Friday , 26 April 2024

Iran authorities embarrassed by hacked CCTV prison videos

Al-Monitor – A hacker group is releasing surveillance footage from the very inside of Iran’s notorious Evin prison in what seems to be an unprecedented cyberattack against the Islamic Republic’s heavily guarded jail system.

The group identified as “Ali’s Justice” has been releasing the videos since Sunday, promising to feed the media even more. The videos show moments of extreme abuse, with prisoners being severely beaten by guards and forcibly dragged on the floors. In one case, an inmate is seen using a broken mirror to cut his veins in self-harm or apparent suicide inside a common bathroom before being rescued by fellow prisoners. In another incident, which has particularly enraged Iranians on social media, a cleric is seen stepping over an inmate who is lying motionless in a doorway.

The first image released by the hackers seemed to be from inside the prison’s surveillance command room, with the screens displaying the cyberattackers’ message. “Evin prison is a stain of disgrace on Raisi’s black turban and white beard,” the message read, specifically targeting Ebrahim Raisi, Iran’s former judiciary chief and current president.

Evin has been home to most of Iran’s political prisoners as well as some Western nationals, including British-Iranian activist Nazanin Zaghari-Ratcliff, whom Iran has jailed on “espionage” and other charges.

Two days after the videos began to trickle in, Mohammad Mehdi Haj-Mohammadi, the head of the Prisons Organization, run by Iran’s judiciary, issued a rare apology about the “unacceptable behavior” and promised “firm action” against the perpetrators. He, however, noted that services performed by “respectable guards” should not go “unappreciated.” Hours later the deputy judiciary chief, Mohammad Mosaddeq suggested it was too early to judge “as the issue is not very clear” and remains under investigation.

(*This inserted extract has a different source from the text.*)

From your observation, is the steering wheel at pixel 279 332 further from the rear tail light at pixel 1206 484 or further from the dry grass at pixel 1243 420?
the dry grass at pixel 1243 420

The released videos came against a backdrop of yearslong denial by Iranian authorities in the face of mounting criticism against torture inside the same prison as recounted by former prisoners. In May, prominent rights advocate Narges Mohammadi shared harrowing stories of her detention, which encouraged others to come forward with their own troubling accounts.

International human rights organizations and United Nations rapporteurs have over the years raised alarms, calling for Iranian authorities to be held accountable over accumulated and unaddressed prison abuse complaints. The Islamic Republic has dismissed those reports as “politically motivated.”

Dates in some of the hacked surveillance videos encompass Raisi’s tenure as judiciary chief; the ultraconservative cleric was already facing international outcries for justice over his alleged human rights violations, and particularly his role in the 1980s death penalties handed down to thousands of political prisoners, many of them executed inside the very same prison in north Tehran.